O globo, n.31412, 08/08/2019. Artigos, p. 02
Segundo turno da reforma é fato inédito
08/08/2019
A aprovação em segundo turno pela Câmara do texto-base da reforma da Previdência é inédita. Pois jamais alterações de alguma profundidade no sistema previdenciário foram aceitas pelo Congresso.
Nas tentativas feitas — com graus diferentes de abrangência —, nos mandatos de Fernando Henrique Cardoso (PSDB), de Lula e de Dilma Rousseff (os dois do PT) , não havia na classe política tanta consciência dos efeitos deletérios de uma grave crise fiscal como a que o país vive, de forma mais visível, desde 2013/14. Nas gestões petistas, acrescentava-se a rejeição ideológica a qualquer corte de gastos.

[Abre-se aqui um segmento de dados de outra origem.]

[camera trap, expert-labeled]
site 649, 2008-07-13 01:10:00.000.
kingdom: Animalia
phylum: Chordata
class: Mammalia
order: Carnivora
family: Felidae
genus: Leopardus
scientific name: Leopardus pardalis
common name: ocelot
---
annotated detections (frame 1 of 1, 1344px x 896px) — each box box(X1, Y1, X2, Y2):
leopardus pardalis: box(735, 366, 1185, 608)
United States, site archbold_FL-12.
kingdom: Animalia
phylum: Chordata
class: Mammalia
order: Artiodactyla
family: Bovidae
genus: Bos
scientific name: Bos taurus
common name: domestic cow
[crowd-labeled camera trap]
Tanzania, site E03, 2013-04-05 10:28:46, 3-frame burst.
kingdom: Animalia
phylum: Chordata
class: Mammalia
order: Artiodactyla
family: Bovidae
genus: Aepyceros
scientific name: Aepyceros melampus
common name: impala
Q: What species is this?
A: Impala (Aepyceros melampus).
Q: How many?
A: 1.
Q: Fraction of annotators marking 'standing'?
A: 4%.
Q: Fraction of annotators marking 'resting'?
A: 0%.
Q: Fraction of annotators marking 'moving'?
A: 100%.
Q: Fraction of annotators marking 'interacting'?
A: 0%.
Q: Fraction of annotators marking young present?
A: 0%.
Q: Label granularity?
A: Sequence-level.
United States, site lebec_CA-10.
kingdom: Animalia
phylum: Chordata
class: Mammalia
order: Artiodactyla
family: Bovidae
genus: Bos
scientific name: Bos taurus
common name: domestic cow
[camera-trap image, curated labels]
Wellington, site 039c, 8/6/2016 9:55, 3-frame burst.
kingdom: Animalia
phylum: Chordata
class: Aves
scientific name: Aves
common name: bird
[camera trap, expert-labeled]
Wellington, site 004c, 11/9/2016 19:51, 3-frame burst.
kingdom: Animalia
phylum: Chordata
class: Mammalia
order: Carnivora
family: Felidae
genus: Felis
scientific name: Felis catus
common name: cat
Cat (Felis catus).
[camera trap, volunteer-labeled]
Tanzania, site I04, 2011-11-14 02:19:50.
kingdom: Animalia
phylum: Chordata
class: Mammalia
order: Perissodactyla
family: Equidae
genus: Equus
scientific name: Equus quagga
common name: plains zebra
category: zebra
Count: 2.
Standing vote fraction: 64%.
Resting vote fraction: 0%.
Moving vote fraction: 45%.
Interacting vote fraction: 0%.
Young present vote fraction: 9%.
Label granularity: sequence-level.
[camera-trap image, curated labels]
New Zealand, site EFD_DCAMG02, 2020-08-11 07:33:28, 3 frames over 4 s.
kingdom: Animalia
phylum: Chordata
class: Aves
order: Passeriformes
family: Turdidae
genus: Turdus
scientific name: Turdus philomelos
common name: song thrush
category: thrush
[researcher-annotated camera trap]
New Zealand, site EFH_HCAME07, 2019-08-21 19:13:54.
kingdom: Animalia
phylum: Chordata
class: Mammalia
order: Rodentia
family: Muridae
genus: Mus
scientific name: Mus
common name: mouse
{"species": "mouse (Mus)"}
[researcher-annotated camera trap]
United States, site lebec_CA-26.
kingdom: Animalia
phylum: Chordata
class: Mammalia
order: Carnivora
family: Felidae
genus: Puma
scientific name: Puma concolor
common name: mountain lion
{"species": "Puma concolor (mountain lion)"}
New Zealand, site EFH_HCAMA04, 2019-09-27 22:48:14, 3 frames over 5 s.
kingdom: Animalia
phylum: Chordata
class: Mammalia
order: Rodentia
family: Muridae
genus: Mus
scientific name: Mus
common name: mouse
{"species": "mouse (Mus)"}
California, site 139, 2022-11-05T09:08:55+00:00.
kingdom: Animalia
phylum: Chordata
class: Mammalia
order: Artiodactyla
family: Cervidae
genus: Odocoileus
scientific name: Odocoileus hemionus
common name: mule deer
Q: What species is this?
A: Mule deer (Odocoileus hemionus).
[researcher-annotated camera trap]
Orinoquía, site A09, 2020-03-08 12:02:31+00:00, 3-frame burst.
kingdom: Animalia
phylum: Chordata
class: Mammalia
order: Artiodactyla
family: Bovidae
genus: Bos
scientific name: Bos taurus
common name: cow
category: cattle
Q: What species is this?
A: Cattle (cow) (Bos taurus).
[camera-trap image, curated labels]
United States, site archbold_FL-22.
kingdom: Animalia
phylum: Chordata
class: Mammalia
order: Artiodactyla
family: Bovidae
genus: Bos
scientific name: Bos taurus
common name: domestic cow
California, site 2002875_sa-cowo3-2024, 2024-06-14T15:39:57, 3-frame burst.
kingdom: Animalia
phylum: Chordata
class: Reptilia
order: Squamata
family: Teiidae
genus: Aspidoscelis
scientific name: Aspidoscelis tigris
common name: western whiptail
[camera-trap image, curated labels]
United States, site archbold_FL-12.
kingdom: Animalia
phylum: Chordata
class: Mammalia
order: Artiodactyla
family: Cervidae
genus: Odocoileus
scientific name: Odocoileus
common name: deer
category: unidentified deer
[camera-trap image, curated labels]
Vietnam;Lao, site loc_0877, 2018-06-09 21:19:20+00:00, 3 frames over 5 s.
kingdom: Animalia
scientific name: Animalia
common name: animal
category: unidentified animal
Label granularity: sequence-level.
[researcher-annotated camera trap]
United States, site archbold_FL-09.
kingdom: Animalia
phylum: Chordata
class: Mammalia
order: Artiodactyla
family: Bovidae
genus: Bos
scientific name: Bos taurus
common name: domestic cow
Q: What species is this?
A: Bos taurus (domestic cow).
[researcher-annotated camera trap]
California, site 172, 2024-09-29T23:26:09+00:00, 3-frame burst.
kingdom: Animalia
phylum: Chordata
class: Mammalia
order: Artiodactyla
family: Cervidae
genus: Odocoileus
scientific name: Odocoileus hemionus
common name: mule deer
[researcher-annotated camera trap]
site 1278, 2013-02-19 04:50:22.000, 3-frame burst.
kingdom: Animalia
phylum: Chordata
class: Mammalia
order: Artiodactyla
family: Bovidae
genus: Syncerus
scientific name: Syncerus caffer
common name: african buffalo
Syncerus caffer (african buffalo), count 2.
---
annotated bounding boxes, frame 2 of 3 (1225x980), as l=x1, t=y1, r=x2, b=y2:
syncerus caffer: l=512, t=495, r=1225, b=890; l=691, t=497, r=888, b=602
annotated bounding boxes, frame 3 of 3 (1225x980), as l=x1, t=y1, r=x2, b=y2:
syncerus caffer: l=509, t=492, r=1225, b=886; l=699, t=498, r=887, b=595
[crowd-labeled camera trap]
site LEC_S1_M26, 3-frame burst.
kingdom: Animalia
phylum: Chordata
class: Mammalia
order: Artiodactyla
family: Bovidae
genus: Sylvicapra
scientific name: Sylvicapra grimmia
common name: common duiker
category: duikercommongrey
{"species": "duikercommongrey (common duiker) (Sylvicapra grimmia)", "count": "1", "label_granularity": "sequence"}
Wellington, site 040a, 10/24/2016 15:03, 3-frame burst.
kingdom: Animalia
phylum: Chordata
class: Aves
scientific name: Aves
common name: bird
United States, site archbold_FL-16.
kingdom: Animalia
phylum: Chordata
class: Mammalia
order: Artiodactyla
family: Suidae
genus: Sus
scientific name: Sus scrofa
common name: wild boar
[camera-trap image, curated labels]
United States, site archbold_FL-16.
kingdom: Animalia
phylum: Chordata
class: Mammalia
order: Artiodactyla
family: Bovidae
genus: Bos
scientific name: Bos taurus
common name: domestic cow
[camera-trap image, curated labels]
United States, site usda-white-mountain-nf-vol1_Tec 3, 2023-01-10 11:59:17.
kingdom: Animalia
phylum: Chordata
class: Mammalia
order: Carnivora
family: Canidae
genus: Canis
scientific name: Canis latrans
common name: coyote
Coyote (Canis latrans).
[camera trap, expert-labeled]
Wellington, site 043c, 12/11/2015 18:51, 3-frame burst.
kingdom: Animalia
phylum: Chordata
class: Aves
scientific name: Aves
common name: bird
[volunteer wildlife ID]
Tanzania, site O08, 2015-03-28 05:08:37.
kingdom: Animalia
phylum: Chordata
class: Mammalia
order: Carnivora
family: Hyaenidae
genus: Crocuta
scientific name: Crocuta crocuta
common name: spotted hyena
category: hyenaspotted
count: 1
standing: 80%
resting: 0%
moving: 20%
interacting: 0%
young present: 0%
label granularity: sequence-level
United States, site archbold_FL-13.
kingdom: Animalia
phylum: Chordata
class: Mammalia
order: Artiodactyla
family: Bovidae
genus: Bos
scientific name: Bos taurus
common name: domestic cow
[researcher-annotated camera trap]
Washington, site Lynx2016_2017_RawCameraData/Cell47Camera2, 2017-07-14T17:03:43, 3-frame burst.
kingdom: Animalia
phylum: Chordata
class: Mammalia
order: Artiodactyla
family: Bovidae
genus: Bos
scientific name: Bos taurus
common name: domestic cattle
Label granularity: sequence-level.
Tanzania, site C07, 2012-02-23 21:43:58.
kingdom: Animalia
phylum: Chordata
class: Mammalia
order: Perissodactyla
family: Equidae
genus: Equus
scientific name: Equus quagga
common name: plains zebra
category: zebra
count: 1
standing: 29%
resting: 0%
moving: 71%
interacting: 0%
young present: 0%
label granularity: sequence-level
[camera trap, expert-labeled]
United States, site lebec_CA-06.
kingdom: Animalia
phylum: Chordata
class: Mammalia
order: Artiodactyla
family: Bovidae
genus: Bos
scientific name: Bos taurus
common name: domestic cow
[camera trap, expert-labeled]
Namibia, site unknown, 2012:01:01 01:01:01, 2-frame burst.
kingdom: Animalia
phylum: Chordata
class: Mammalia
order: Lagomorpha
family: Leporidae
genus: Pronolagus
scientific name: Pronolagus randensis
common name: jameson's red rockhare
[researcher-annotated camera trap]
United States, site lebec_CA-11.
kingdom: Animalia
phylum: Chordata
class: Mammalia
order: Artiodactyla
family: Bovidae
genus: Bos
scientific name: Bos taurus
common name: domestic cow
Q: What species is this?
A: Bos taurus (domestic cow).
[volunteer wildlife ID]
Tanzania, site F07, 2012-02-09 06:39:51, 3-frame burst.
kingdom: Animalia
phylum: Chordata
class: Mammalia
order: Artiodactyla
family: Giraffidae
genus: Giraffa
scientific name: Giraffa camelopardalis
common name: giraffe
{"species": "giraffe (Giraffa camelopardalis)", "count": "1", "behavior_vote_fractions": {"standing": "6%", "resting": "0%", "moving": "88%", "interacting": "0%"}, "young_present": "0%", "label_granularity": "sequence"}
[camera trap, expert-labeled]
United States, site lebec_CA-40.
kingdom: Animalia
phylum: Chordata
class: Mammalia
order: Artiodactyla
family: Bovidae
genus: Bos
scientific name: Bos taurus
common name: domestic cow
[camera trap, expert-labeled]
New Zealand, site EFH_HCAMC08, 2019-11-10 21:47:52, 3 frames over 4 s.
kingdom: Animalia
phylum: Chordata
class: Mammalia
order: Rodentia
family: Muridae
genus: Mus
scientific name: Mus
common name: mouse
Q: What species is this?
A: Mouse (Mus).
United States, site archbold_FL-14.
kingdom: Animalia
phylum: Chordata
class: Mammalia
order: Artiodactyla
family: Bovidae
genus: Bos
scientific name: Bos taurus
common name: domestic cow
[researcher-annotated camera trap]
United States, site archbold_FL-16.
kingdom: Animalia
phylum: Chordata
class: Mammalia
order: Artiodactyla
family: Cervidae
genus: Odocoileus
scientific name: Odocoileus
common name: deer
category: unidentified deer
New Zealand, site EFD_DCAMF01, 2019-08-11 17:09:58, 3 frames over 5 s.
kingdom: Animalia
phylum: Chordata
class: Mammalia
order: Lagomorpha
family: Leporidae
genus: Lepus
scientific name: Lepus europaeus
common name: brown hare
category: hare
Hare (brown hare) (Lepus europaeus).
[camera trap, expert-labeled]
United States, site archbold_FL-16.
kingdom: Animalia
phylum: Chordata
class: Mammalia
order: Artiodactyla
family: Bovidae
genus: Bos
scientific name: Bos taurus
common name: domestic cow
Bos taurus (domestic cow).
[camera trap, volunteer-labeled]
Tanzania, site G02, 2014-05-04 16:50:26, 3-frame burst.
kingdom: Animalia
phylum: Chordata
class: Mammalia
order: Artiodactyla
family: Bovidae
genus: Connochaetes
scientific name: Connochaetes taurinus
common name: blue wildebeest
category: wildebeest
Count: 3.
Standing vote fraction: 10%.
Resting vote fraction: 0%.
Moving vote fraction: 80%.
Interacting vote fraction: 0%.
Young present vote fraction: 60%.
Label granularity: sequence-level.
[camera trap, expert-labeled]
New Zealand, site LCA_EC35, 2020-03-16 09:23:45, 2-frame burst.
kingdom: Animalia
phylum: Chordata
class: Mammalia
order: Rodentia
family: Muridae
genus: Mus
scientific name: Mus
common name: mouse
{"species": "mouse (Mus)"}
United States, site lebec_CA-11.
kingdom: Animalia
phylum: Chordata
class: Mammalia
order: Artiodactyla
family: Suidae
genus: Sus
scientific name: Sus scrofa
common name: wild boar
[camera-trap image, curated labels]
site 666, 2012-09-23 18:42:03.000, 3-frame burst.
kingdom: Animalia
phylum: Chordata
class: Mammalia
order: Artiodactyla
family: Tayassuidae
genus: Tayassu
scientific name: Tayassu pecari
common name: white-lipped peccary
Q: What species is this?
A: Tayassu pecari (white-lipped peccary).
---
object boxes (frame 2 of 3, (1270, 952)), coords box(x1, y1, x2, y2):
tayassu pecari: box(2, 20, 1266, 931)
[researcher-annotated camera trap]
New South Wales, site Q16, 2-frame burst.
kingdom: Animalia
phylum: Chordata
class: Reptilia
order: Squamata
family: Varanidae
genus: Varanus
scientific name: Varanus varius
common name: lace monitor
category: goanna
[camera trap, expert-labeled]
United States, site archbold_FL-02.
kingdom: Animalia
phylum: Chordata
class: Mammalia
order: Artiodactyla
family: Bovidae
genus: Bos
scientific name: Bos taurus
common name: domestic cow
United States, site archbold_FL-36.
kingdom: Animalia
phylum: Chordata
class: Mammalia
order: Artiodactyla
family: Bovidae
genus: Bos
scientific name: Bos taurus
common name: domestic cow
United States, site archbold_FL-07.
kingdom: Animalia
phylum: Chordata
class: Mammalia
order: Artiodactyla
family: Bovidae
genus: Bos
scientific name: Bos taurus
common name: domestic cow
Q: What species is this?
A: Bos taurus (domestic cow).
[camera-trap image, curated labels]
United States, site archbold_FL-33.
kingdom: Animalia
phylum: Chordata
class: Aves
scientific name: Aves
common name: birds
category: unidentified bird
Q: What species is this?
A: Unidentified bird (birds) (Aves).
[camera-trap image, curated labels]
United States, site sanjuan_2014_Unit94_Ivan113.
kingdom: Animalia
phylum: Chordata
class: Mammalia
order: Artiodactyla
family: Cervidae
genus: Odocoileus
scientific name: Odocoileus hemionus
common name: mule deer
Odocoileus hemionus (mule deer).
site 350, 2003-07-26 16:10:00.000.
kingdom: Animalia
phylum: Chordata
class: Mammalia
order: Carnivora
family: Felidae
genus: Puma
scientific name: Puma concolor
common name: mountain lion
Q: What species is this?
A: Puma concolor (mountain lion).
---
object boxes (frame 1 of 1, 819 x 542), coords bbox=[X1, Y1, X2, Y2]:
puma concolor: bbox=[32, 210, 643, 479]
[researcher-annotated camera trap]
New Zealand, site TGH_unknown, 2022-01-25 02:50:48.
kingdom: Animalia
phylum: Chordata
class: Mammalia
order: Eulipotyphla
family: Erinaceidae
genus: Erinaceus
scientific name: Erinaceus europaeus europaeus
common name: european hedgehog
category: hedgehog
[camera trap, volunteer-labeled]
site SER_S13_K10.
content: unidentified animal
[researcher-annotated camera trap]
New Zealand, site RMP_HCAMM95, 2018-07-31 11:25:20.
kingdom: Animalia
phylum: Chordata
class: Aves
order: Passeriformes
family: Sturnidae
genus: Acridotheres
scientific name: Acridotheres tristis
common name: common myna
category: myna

Infelizmente, foi necessária a mais profunda e longa crise de que se tem notícia — agravada com a política do “pé no acelerador” executada pela dupla Lula-Dilma — para políticos pelos menos intuírem que não há saída fácil para um desequilíbrio tão grave e extenso como o que o país vive.
Déficits primários (excluindo o pagamento de juros) começaram a ser acumulados em 2014, e isso continuará por pelo menos mais dois anos. Assim, a dívida pública disparou de 50% para quase 80% do PIB, marca que deve ser ultrapassada até que esta e outras reformas surtam efeito, a economia volte a se mover e consequentemente a arrecadação tributária suba.
Também teve papel pedagógico o fato de uma inflação quase sempre de um dígito não poder mascarar as perdas fiscais, o que obriga a Federação a se ajustar. Mesmo contra os pendores dos políticos populistas, de esquerda e de direita.
Na segunda votação do texto da reforma na Câmara, o projeto teve 370 votos a favor, nove a menos que o placar do primeiro turno, mas ainda muito acima do mínimo necessário à aprovação na Câmara de uma emenda constitucional, 308 votos.
A Câmara iniciou ontem à tarde a votação dos destaques feitos pela oposição, na tentativa de desidratar a reforma. Um dos mais importantes, apresentado pelo PCdoB, visava a derrubar do projeto as novas regras da concessão de pensão por morte.
Como todo o sistema previdenciário, este benefício tem regras irreais, distantes da realidade brasileira. Esta pensão representa um gasto de 3% do PIB, enquanto no conjunto dos países mais ricos, com representação na OCDE, é de 1%. O ajuste nas regras foi mantido por 339 votos contra 153. Outro indicador de maturidade de políticos.
No Senado, para onde o projeto irá, a ser submetido também a dois turnos de votação, será importante a formulação de uma proposta de emenda constitucional, a “PEC paralela”, a fim de estender a reforma a estados e municípios, o que foi impossível na Câmara. A fórmula garante que o que já for aprovado seja sancionado.
Sem a ampliação da reforma aos estados e municípios, a crise fiscal persistirá.